◆ **Provided records**:
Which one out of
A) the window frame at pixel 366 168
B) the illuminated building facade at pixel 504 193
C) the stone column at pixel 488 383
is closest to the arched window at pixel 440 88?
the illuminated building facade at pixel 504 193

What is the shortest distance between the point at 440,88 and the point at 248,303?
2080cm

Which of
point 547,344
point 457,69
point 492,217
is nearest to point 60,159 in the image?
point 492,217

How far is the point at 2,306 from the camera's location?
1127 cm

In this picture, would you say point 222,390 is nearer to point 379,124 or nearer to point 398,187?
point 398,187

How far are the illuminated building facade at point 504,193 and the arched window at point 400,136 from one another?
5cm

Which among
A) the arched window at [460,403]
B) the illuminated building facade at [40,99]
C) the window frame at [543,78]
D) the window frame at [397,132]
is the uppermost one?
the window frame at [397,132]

---

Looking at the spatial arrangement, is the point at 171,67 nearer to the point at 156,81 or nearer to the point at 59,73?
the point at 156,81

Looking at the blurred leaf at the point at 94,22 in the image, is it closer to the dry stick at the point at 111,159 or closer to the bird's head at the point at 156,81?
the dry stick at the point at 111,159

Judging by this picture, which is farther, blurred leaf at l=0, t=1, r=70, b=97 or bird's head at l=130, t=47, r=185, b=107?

◆ **Your objective**: Rewrite the stretch of the listing from the line containing "Looking at the blurred" through the line containing "Judging by this", both included, as a Markdown table with the columns "Row" and "Line". Leave out blank lines.

◆ **Task result**:
| Row | Line |
|---|---|
| 1 | Looking at the blurred leaf at the point at 94,22 in the image, is it closer to the dry stick at the point at 111,159 or closer to the bird's head at the point at 156,81? |
| 2 | the dry stick at the point at 111,159 |
| 3 | Judging by this picture, which is farther, blurred leaf at l=0, t=1, r=70, b=97 or bird's head at l=130, t=47, r=185, b=107? |